■ **RECORDS**:

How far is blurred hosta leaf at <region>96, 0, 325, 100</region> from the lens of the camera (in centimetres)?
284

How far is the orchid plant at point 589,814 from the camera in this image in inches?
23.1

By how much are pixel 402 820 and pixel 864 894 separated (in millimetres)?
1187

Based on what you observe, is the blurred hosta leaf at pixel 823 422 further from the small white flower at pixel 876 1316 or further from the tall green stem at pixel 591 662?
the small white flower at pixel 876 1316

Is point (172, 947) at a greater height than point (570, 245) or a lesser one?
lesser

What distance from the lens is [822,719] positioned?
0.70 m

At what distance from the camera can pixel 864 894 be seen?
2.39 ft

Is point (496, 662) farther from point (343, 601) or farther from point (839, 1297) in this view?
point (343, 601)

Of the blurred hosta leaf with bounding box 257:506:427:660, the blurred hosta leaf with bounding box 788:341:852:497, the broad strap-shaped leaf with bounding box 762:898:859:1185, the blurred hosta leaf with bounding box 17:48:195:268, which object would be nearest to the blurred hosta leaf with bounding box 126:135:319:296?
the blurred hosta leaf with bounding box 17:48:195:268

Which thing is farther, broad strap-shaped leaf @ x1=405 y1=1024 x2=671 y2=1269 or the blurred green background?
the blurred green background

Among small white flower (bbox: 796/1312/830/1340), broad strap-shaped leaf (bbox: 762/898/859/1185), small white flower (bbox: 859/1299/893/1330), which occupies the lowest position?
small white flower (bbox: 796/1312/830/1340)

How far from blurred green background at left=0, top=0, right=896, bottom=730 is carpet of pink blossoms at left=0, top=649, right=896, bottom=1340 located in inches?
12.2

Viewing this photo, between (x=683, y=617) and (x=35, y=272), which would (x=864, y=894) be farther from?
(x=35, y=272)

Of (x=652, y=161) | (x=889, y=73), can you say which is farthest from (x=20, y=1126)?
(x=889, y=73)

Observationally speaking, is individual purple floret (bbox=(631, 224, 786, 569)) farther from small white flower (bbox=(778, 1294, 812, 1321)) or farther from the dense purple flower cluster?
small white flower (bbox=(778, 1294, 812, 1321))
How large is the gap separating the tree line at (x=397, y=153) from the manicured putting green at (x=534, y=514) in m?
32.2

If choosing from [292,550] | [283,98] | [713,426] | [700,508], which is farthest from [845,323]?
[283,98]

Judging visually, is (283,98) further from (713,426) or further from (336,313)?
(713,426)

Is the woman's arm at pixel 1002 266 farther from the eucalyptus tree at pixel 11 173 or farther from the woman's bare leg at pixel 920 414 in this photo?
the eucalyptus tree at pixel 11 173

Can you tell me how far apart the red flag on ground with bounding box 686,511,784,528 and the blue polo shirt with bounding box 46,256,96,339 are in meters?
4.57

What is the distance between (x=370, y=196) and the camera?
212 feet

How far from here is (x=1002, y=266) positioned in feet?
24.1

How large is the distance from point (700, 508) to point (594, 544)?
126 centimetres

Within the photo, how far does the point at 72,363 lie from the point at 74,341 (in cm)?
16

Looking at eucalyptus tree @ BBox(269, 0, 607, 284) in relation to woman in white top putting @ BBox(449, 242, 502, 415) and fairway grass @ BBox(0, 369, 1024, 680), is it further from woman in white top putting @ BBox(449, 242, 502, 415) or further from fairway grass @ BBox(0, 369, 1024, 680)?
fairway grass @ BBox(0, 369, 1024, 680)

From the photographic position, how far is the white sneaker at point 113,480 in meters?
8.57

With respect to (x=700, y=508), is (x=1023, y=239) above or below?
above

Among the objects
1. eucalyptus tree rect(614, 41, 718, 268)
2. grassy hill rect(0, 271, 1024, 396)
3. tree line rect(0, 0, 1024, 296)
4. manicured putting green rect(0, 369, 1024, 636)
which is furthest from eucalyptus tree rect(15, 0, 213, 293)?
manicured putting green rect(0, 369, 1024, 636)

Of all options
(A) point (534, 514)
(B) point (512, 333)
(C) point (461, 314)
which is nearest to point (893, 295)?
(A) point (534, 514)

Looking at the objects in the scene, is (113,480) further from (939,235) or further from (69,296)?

■ **TO BE DONE**: Recast the stretch of data from the line containing "How large is the distance" through the end of the data as a Markdown table with two columns, Row and Line. Number each line and leave out blank lines.

■ **RESULT FOR THIS TASK**:
| Row | Line |
|---|---|
| 1 | How large is the distance from point (700, 508) to point (594, 544)? |
| 2 | 126 centimetres |
| 3 | Within the photo, how far does the point at 72,363 lie from the point at 74,341 (in cm)? |
| 4 | 16 |
| 5 | Looking at eucalyptus tree @ BBox(269, 0, 607, 284) in relation to woman in white top putting @ BBox(449, 242, 502, 415) and fairway grass @ BBox(0, 369, 1024, 680), is it further from woman in white top putting @ BBox(449, 242, 502, 415) or further from fairway grass @ BBox(0, 369, 1024, 680)? |
| 6 | fairway grass @ BBox(0, 369, 1024, 680) |
| 7 | From the photographic position, how far is the white sneaker at point 113,480 in meters? |
| 8 | 8.57 |
| 9 | With respect to (x=700, y=508), is (x=1023, y=239) above or below? |
| 10 | above |
| 11 | Among the objects |
| 12 | 1. eucalyptus tree rect(614, 41, 718, 268) |
| 13 | 2. grassy hill rect(0, 271, 1024, 396) |
| 14 | 3. tree line rect(0, 0, 1024, 296) |
| 15 | 4. manicured putting green rect(0, 369, 1024, 636) |
| 16 | which is furthest from eucalyptus tree rect(15, 0, 213, 293)? |
| 17 | manicured putting green rect(0, 369, 1024, 636) |
| 18 | Of all options |
| 19 | (A) point (534, 514) |
| 20 | (B) point (512, 333) |
| 21 | (C) point (461, 314) |
| 22 | which is nearest to point (893, 295)? |
| 23 | (A) point (534, 514) |
| 24 | Looking at the objects in the scene, is (113,480) further from (939,235) or further from (69,296)? |